When was fica proposed




















Risk management and compliance programme Accountable institutions are now obliged to develop, document, implement and maintain a risk management and compliance programme RMCP. The RMCP is an all-encompassing document which sets out how accountable institutions must comply with its obligations in terms of the Act.

The Act provides that business relationships with PPOs are automatically deemed high risk, whereas business relationships with PIPs are not automatically deemed high risk.

As such, it is not a requirement that a business relationship with a PIP undergo stringent CDD when it is conducted unless red flags are discovered during a standard CDD process. If such a situation arises, these stringent measures will come into effect post-fact. Transactional monitoring To ensure that client information is accurate and that actions taken throughout the business relationship are consistent with the information provided by the customer, transactional monitoring requires accountable institutions to sufficiently understand every transaction taken throughout that relationship.
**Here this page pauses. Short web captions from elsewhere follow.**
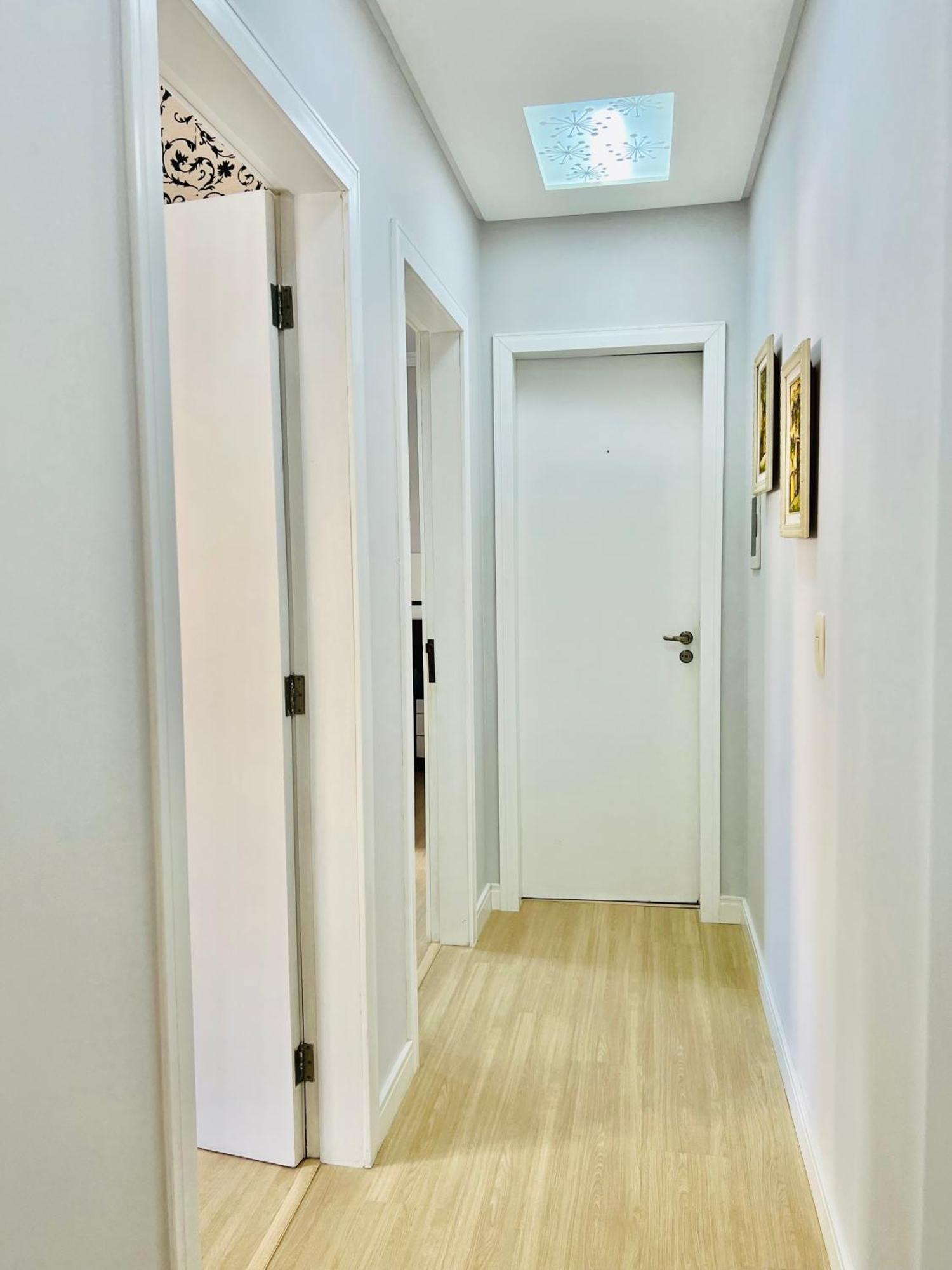 Lindo Apto Balneario Camboriu 1200 M Praia Central Exteriör bild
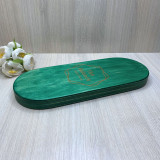 Купити Sadhu Board GREEN «Balance» Pitch - 10mm по вигідній ціні в Києві, Житомирі, Україні Sadhu Board GREEN «Balance» Pitch - 10mm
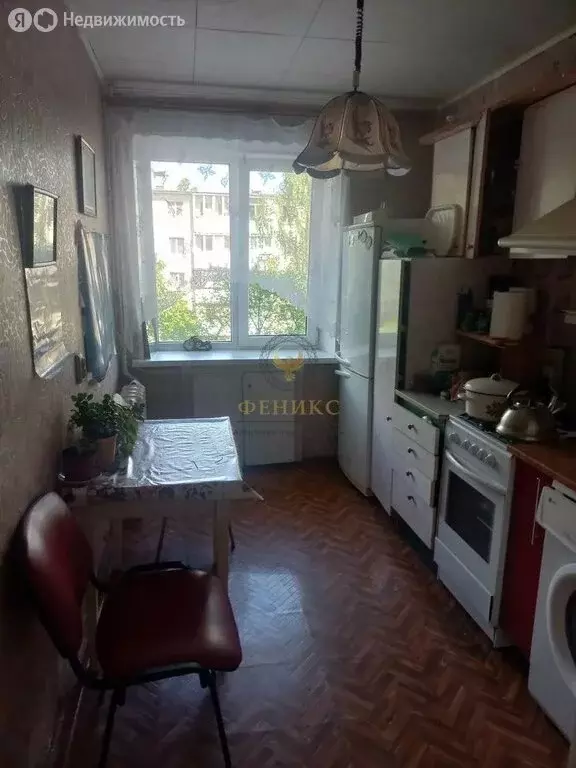 3-комнатная квартира: Белгород, улица Железнякова, 9 (52.79 м) - Фото 2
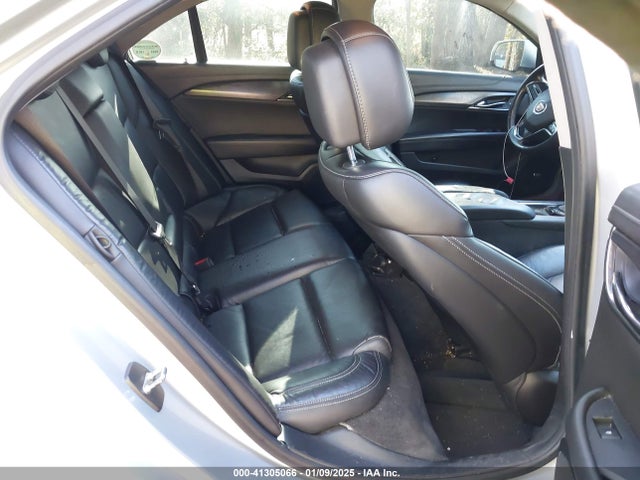 2013 CADILLAC ATS 1G6AA5RA3D0171652 Photo 7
The concept of ongoing due monitoring has also met expression within the Act. Record-keeping Accountable institutions have a duty to keep CDD records, including documentation relating to transactions, for five years from the date on which the business relationship was terminated. Non-compliance with the FATC signals to the global financial and banking system that there are heightened risks associated with transactions in a specific country.

If a country is blacklisted under FATF — such as North Korea, Iran, and Cuba — companies may not receive or send money to or from blacklisted countries. This may result in adverse consequences such as sizeable fines or the spectre of imprisonment for those working within accountable institutions.

If an accountable institution is found to be guilty of an offence regarding their responsibilities, harsh penalties may be handed down. These include, but are not limited to, the maximum penalties for offences relating to CDD violations, record-keeping and reporting requirements, which are 15 years imprisonment or a R10 million fine. About us In the Media Contact us. Find a Specialist. Proposed amendments to FICA schedules.

Page Content. Proposed amendments to Schedule 1 Expansion of the Schedule 1 list of entities that will be subject to the customer due diligence, risk management and compliance obligations set out in FICA accountable institutions.

These FSPs will not be listed as Accountable Institutions and accordingly will not be required to comply with the obligations imposed on Accountable Institutions such as those mentioned below, which should provide some relief to those FSPs who are currently defined as Accountable Institutions. The types of entities listed in Schedule 1 Accountable Institutions must comply with a number of provisions of FICA when dealing with their customers. The proposed amendments to Schedule 2 will enable the Centre to take over the responsibility of overseeing and enforcing compliance with FICA in respect of the non-financial sector activities involving estate agents, gambling institutions, trust and company service providers and legal practitioners.

The reason for this is the low level of compliance identified in these businesses and the lack of sanctions imposed by current supervisory bodies. These are currently Motor and Krugerrand dealers.

Interested parties are invited to submit comments on the proposed amendments to National Treasury via e-mail at commentdraftlegislation treasury.